# PFK Your Tanks



## George Farmer (20 Jul 2010)

Great 'scapes and interesting interviews from some fellow UKAPS Members! 

*Mark Evans* http://www.practicalfishkeeping.co.uk/c ... p?sid=3049





*Paul Meelen* http://www.practicalfishkeeping.co.uk/c ... p?sid=3004




*Steven Chong* http://www.practicalfishkeeping.co.uk/c ... p?sid=3000




*Jason Baliban* http://www.practicalfishkeeping.co.uk/c ... p?sid=2975




*Norbert Sabat* http://www.practicalfishkeeping.co.uk/c ... p?sid=2970




*Viktor Lantos* http://www.practicalfishkeeping.co.uk/c ... p?sid=2921




*James Starr-Marshall* http://www.practicalfishkeeping.co.uk/c ... p?sid=2590




*Tony Swinney* http://www.practicalfishkeeping.co.uk/c ... p?sid=2569




*Jessica Leebelt* http://www.practicalfishkeeping.co.uk/c ... p?sid=3150




*Andy Hart * http://www.practicalfishkeeping.co.uk/c ... p?sid=3221


----------



## robbkit (14 Sep 2010)

some lovely tanks here and now Im getting somewhere near a stable and growing set up (only taken me 18months - doh!) Im starting to fancy something more focused and specialist like these pics.  My main mistakes were underplanting initially and messing up the CO2 ratios   

on the topic of PFK, gave up my subscription as was already weary of articles on the same things over and over - and Id only been a subscriber for a year.  They seem to focus on the same fish (snakeheads, hogfish etc) & stuff that says its going to be indepth isnt - like an article on tetras that was partial at best.  And I know Heike bleher (or whatever his name is) is a major star, but blow by blow accounts of camping in the Bongobongo basin doesnt really do it for me

shall save my money for a braceless rimless metre cube tank to aquascape!

R


----------



## sanj (18 Sep 2010)

> And I know Heike bleher (or whatever his name is) is a major star, but blow by blow accounts of camping in the Bongobongo basin doesnt really do it for me



Lol I know exactly what you mean. I have subscribed on and off for the last couple of decades. It is the best aquarium magazine that i have seen, but yes you are right it does get tired sometimes, but I find that is has peaks and troughs. It cant be easy getting that balance. I do like the bits on the Bongobongo lol, but at the same time would like  more in depth information on keeping the species. However remember Heiko is famous for exploring and bringing back numerous species into the hobby, which we should all be greatfull for, but he is not famed for being a keeper and breeder of fish.


----------



## robbkit (23 Sep 2010)

Ahh - sounds like I need a break for a year and then resubscribe.

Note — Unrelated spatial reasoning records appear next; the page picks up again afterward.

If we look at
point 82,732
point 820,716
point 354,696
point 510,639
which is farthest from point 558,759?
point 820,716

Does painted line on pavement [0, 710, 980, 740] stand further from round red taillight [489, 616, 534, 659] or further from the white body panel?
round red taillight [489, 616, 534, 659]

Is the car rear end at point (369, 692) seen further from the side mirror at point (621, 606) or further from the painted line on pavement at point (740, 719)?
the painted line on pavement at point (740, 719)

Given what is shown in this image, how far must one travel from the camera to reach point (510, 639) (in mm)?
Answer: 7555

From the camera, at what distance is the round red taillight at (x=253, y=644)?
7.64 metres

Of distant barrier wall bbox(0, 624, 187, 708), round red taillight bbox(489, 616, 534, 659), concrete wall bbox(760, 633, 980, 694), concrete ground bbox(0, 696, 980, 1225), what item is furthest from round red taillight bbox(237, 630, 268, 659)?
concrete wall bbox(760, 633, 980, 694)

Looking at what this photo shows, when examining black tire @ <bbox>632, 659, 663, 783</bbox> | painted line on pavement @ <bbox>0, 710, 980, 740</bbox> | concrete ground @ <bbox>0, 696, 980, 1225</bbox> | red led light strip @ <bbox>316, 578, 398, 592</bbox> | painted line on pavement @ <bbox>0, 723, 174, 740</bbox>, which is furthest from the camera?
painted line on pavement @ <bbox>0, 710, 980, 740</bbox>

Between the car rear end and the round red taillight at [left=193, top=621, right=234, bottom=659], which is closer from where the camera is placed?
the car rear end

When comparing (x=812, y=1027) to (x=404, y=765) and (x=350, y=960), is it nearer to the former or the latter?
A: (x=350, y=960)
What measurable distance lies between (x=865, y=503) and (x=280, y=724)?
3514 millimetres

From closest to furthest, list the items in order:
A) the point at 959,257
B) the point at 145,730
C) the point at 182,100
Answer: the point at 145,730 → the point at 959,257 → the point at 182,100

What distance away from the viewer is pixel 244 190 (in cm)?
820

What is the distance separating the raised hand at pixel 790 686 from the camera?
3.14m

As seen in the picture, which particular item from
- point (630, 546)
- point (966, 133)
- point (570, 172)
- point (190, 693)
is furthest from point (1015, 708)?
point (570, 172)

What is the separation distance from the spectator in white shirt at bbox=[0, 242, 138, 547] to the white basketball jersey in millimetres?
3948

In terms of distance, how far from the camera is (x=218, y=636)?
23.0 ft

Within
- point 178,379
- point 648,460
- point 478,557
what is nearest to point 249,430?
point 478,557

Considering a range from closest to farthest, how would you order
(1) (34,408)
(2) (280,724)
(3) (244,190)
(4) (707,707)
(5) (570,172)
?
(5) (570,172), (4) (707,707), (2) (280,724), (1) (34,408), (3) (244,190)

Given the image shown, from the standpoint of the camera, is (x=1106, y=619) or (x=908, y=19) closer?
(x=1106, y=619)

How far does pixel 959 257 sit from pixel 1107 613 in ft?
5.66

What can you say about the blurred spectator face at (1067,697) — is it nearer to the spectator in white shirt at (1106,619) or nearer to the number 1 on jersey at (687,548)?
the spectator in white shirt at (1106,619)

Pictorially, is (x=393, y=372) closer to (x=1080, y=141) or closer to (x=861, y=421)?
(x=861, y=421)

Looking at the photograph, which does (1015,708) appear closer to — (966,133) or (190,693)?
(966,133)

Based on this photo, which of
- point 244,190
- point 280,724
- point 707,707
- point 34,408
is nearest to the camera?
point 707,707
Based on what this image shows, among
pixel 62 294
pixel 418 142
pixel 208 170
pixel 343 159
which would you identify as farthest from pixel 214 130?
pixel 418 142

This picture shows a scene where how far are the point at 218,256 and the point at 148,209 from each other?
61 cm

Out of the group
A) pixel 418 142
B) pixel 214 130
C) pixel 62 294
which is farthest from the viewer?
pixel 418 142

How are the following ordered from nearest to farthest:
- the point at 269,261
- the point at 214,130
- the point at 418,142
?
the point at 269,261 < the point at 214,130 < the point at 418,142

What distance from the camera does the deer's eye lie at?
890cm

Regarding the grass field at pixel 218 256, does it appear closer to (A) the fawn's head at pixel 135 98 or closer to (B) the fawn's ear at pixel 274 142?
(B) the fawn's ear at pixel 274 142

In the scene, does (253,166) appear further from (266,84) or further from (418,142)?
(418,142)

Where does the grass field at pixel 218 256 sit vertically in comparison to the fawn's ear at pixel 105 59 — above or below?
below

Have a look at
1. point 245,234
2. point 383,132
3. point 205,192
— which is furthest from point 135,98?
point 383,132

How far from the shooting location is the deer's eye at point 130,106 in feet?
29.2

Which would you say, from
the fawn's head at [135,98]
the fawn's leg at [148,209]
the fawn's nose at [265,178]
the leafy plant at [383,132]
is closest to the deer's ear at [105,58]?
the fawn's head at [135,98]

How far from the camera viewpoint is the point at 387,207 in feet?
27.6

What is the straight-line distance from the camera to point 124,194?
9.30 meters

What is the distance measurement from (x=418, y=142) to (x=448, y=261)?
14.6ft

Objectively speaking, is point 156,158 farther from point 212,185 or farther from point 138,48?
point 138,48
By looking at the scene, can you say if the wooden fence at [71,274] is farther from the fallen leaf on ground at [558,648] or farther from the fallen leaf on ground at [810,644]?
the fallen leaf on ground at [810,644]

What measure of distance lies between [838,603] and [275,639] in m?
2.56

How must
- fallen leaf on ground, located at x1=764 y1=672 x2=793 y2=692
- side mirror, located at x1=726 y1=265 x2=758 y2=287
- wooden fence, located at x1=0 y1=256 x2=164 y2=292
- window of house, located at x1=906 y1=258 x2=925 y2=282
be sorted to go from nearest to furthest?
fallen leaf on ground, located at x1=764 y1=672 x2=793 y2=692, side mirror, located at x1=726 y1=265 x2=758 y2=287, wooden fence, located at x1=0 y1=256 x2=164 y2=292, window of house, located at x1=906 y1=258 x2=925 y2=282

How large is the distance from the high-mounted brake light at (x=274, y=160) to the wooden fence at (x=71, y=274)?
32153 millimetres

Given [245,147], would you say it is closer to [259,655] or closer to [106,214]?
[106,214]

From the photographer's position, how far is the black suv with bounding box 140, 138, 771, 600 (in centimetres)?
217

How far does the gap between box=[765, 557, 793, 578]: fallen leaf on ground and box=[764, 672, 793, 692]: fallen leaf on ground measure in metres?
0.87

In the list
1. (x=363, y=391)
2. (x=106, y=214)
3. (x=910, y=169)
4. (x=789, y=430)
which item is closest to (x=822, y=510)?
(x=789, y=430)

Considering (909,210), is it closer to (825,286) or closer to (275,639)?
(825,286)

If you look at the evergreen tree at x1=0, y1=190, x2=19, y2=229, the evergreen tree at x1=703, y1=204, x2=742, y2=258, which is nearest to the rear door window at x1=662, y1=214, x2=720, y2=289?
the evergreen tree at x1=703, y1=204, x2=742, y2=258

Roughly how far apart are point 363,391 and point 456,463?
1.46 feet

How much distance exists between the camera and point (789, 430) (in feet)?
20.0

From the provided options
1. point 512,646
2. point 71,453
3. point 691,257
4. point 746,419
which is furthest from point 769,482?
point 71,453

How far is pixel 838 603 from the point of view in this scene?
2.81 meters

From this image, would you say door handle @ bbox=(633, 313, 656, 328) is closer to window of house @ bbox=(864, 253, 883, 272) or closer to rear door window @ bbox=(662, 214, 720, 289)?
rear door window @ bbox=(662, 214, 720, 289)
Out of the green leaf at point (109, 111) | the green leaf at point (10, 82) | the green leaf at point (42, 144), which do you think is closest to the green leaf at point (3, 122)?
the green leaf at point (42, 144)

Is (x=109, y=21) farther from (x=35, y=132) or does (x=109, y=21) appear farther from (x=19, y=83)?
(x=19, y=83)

Do you know of any mags/journals on planted aquaria?  Its nice to have a magazine to peruse as the wonderweb 
can be a frustrating experience at times and is often quite cursory.  

The other thing I struggle with (god I sound real old now) is liquid tests - espec GH and KH as im red green colour blind.  I use a tds meter on my RO unit which is top as I dont have to fret over orange or green/green or orange....it just gives me a number.  Is there a similar doohicky I could use to test my tank water as I still feel Im "missing" something on the speed of growth front - espec aponos and crypts (it may of course just be patience that Im missing)  ?

robbkit


----------



## sanj (19 Oct 2010)

Sorry i missed this post. In all honesty I rarely use test kits, I think you can get too bogged down in what are not all that accurate kits anyway. I dont know what fish you keep, or the water in your area, but mine is moderately hard and I have no problems with aponogetons or crypts. I only use half half RO/Tap in my breeding tanks, I only top up with RO in my main tanks.


----------